(DATA SUPPLIED Opens)
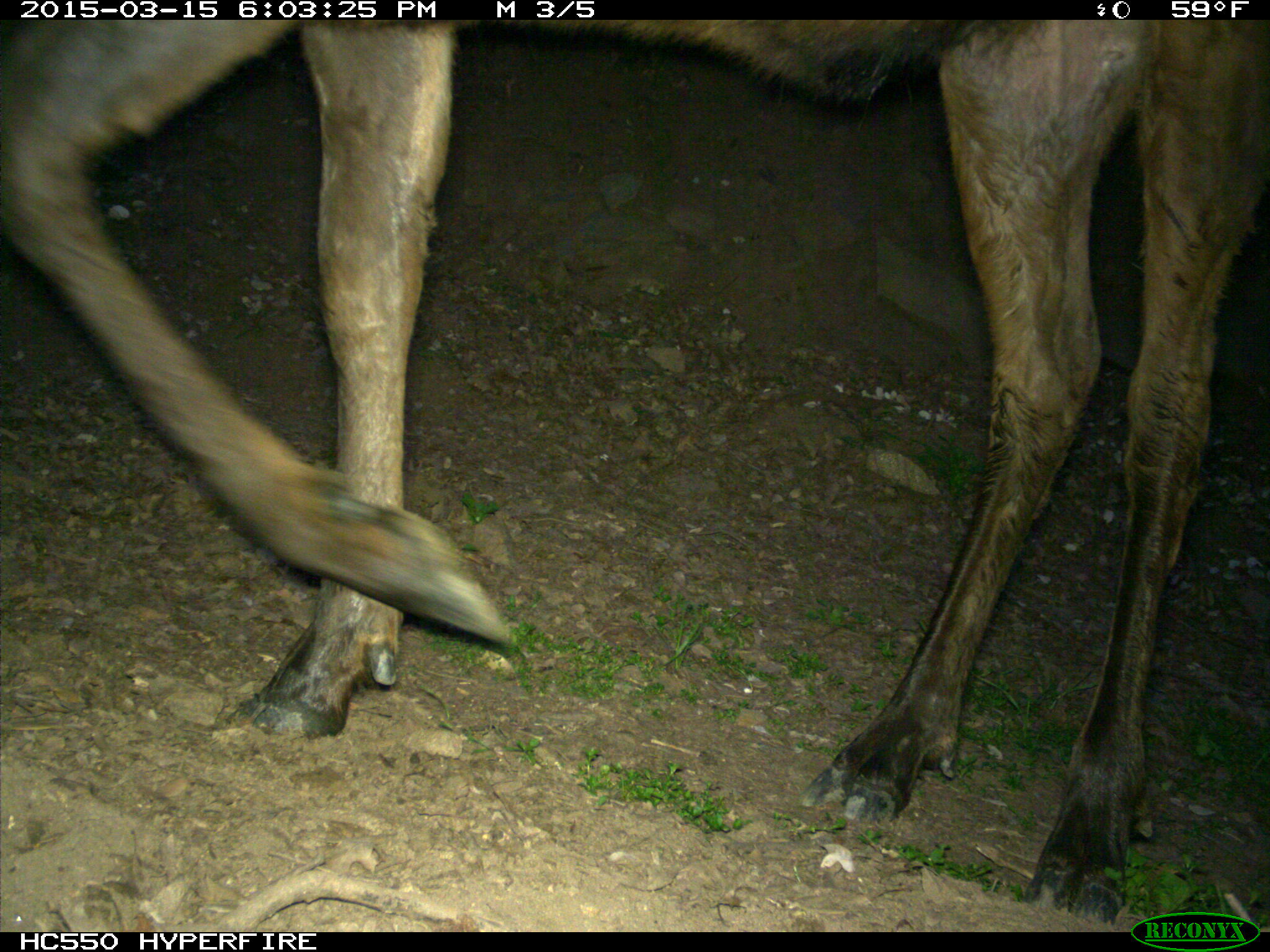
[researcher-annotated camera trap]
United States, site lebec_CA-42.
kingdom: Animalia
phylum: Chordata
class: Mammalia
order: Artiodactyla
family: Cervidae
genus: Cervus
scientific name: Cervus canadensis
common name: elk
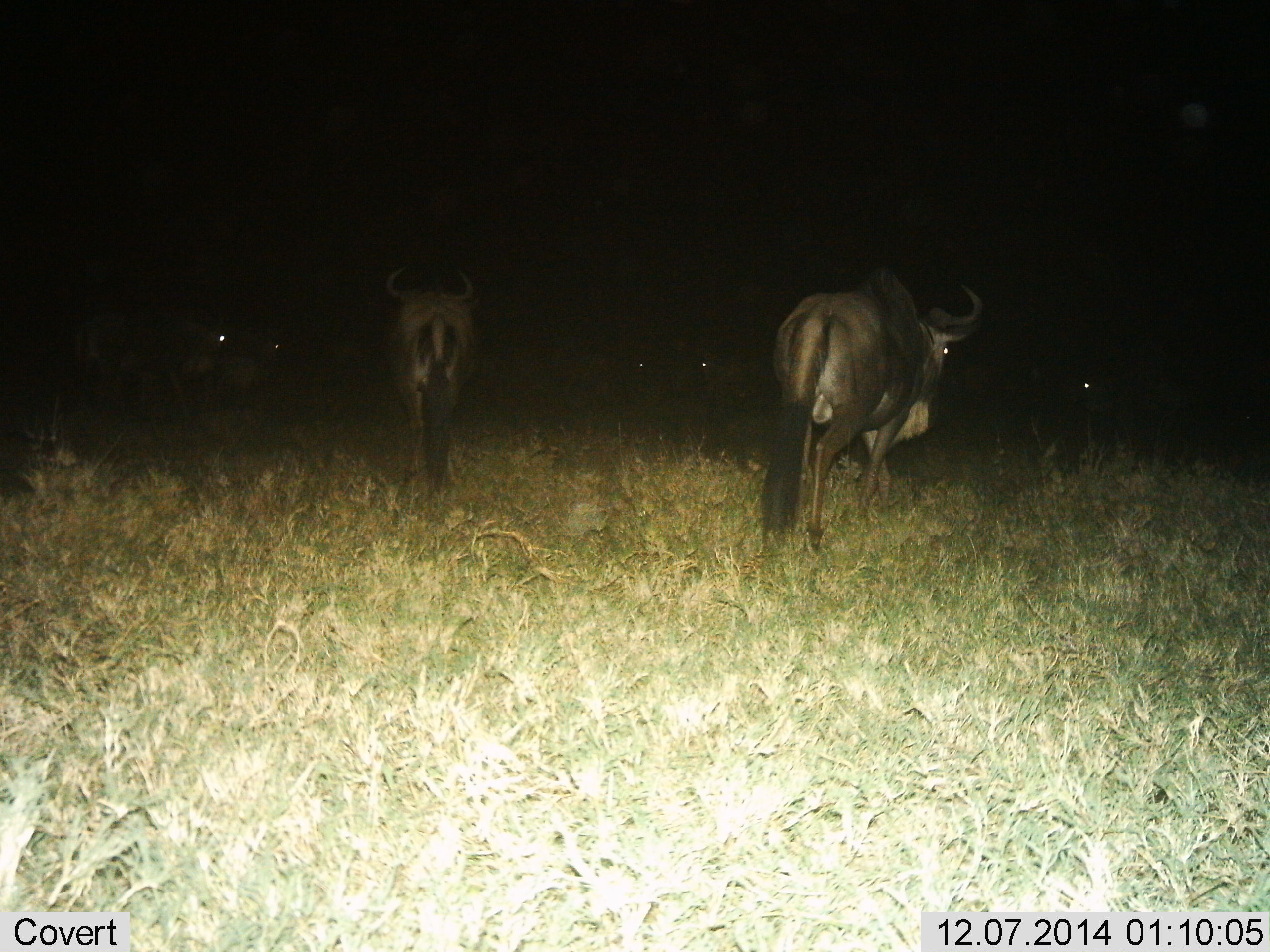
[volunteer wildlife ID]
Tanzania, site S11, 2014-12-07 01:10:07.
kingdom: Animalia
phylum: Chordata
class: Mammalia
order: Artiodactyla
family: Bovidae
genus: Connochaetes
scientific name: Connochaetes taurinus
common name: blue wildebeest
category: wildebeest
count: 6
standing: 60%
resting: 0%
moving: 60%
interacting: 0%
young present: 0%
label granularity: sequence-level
(DATA SUPPLIED Closes)
(DATA SUPPLIED Opens)
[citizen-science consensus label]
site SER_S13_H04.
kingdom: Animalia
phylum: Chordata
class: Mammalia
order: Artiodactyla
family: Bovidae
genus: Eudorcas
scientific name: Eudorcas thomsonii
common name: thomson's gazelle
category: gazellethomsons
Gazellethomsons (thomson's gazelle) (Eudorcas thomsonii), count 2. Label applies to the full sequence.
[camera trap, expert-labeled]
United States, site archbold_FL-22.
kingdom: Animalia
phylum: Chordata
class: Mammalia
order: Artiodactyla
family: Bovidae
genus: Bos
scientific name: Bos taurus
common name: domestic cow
(DATA SUPPLIED Closes)
Return exactly the lines that appear in the data above between the line containing "[researcher-annotated camera trap]" and the line containing "[volunteer wildlife ID]", both of which are included, and leave the pictures out.

# OUTPUT:
[researcher-annotated camera trap]
United States, site lebec_CA-42.
kingdom: Animalia
phylum: Chordata
class: Mammalia
order: Artiodactyla
family: Cervidae
genus: Cervus
scientific name: Cervus canadensis
common name: elk
[volunteer wildlife ID]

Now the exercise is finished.